**TÂCHE:**
Mettez sous forme de liste numérotée les lignes des entrées ci-dessous, en partant du début des entrées et en terminant par la ligne qui contient "the frying pan at point (217, 257) <", sans les lignes vides. N'incluez pas les images dans votre réponse.

*** EXTRAIT DES DONNÉES

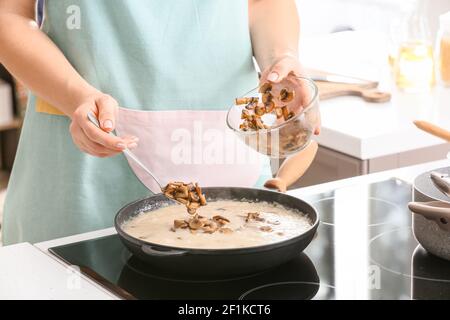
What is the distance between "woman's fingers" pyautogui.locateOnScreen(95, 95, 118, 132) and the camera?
1309 millimetres

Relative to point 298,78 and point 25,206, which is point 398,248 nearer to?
point 298,78

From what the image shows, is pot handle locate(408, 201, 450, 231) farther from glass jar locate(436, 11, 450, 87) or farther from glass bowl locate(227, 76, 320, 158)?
glass jar locate(436, 11, 450, 87)

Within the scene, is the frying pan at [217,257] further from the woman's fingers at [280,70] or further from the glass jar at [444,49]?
the glass jar at [444,49]

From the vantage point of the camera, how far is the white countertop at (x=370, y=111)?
7.02ft

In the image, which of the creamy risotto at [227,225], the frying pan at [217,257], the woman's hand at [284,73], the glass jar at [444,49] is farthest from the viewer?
the glass jar at [444,49]

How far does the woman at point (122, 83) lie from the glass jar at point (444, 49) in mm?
979

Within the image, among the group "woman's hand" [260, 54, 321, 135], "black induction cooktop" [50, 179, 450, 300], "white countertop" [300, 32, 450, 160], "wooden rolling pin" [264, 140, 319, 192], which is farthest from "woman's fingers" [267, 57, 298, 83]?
"white countertop" [300, 32, 450, 160]

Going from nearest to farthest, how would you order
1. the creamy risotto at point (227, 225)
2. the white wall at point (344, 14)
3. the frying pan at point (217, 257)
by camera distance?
the frying pan at point (217, 257) < the creamy risotto at point (227, 225) < the white wall at point (344, 14)

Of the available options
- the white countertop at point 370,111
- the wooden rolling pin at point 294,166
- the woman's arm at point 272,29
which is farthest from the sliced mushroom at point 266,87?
the white countertop at point 370,111

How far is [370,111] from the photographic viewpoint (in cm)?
236

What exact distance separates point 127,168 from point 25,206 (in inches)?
8.7

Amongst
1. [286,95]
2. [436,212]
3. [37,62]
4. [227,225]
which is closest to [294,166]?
[286,95]

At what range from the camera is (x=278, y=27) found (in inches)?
67.9

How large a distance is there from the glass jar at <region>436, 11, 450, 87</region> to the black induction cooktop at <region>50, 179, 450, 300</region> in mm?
1205
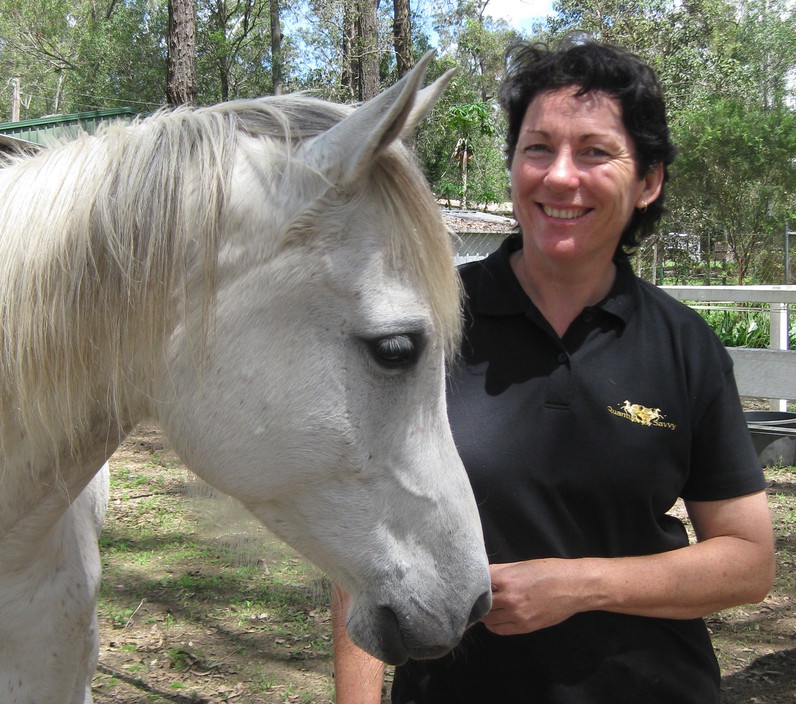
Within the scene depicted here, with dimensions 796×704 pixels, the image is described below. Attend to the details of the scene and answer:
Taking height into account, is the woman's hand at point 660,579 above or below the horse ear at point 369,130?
below

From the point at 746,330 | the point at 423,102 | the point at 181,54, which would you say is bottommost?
the point at 746,330

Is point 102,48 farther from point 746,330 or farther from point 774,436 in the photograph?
point 774,436

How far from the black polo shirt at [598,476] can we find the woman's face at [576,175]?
0.18 m

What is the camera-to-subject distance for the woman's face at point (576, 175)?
5.36 feet

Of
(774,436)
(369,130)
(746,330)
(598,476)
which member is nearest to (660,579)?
(598,476)

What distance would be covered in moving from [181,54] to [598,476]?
318 inches

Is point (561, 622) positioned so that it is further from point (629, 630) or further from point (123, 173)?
point (123, 173)

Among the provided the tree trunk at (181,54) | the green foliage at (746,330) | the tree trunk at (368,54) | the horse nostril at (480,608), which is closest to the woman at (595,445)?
the horse nostril at (480,608)

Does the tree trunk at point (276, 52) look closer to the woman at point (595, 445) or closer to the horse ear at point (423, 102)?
the woman at point (595, 445)

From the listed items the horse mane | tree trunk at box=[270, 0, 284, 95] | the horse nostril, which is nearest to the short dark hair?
the horse mane

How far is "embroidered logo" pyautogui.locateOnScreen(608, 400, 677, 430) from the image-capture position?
5.17 ft

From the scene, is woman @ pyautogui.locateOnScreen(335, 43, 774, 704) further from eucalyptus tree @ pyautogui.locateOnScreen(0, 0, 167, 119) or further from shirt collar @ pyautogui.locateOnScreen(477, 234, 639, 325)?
eucalyptus tree @ pyautogui.locateOnScreen(0, 0, 167, 119)

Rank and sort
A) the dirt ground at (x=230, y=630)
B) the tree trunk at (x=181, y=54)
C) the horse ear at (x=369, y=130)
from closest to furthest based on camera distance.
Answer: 1. the horse ear at (x=369, y=130)
2. the dirt ground at (x=230, y=630)
3. the tree trunk at (x=181, y=54)

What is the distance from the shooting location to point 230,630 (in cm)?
359
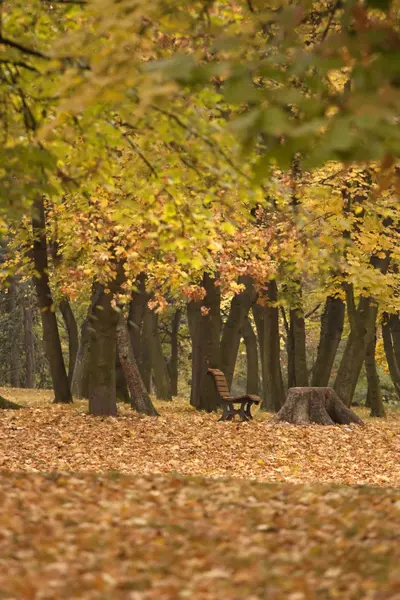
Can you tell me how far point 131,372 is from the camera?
19891mm

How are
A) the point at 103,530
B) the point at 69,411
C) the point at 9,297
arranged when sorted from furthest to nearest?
the point at 9,297, the point at 69,411, the point at 103,530

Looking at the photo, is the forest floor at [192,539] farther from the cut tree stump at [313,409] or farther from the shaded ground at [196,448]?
the cut tree stump at [313,409]

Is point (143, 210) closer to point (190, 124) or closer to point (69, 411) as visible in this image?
point (190, 124)

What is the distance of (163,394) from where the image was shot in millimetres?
29219

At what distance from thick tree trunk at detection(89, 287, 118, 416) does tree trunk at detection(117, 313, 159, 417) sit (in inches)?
57.5

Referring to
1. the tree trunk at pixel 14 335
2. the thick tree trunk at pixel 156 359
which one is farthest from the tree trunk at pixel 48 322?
the tree trunk at pixel 14 335

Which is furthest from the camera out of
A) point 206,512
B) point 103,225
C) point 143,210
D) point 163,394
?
point 163,394

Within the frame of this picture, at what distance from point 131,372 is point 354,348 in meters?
6.30

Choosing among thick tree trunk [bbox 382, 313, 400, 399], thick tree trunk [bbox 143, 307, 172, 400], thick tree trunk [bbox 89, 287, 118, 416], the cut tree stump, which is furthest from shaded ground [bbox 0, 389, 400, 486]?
thick tree trunk [bbox 382, 313, 400, 399]

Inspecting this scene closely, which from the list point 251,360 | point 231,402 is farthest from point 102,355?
point 251,360

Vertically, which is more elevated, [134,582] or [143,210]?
[143,210]

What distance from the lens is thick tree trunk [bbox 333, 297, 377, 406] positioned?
22.7m

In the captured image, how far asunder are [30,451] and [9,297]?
25029mm

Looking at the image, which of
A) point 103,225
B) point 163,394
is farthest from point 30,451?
point 163,394
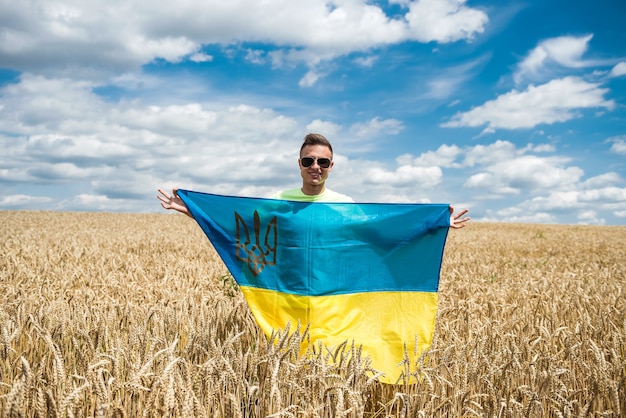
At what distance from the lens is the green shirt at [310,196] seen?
413 centimetres

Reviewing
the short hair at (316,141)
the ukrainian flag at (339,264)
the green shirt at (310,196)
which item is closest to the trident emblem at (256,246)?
the ukrainian flag at (339,264)

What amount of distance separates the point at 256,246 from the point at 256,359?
112 centimetres

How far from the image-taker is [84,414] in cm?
266

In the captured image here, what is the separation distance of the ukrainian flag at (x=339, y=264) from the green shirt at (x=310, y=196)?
0.86 feet

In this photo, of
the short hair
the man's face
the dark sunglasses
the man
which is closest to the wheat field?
the man

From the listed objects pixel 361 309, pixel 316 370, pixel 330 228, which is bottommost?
pixel 316 370

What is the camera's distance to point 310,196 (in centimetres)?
414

******

**RÉPONSE CI-DESSOUS:**
1. What is the distance between "woman's fingers" pyautogui.locateOnScreen(95, 95, 118, 132) and the camera?
2. 1309 millimetres
3. Relative to point 298,78 and point 25,206, which is point 398,248 nearer to?
4. point 298,78
5. From what the image shows, is pot handle locate(408, 201, 450, 231) farther from glass jar locate(436, 11, 450, 87) or farther from glass bowl locate(227, 76, 320, 158)?
6. glass jar locate(436, 11, 450, 87)
7. Within the scene, is the frying pan at [217,257] further from the woman's fingers at [280,70] or further from the glass jar at [444,49]?
8. the glass jar at [444,49]
9. From the vantage point of the camera, how far is the white countertop at (x=370, y=111)?
10. 7.02ft
11. In the image, which of the creamy risotto at [227,225], the frying pan at [217,257], the woman's hand at [284,73], the glass jar at [444,49] is farthest from the viewer?
12. the glass jar at [444,49]
13. How far does the woman at point (122, 83) lie from the glass jar at point (444, 49) in mm?
14. 979
15. Within the image, among the group "woman's hand" [260, 54, 321, 135], "black induction cooktop" [50, 179, 450, 300], "white countertop" [300, 32, 450, 160], "wooden rolling pin" [264, 140, 319, 192], which is farthest from "woman's fingers" [267, 57, 298, 83]?
16. "white countertop" [300, 32, 450, 160]
17. Going from nearest to farthest, how would you order
18. 1. the creamy risotto at point (227, 225)
19. 2. the white wall at point (344, 14)
20. 3. the frying pan at point (217, 257)
21. by camera distance?
22. the frying pan at point (217, 257) < the creamy risotto at point (227, 225) < the white wall at point (344, 14)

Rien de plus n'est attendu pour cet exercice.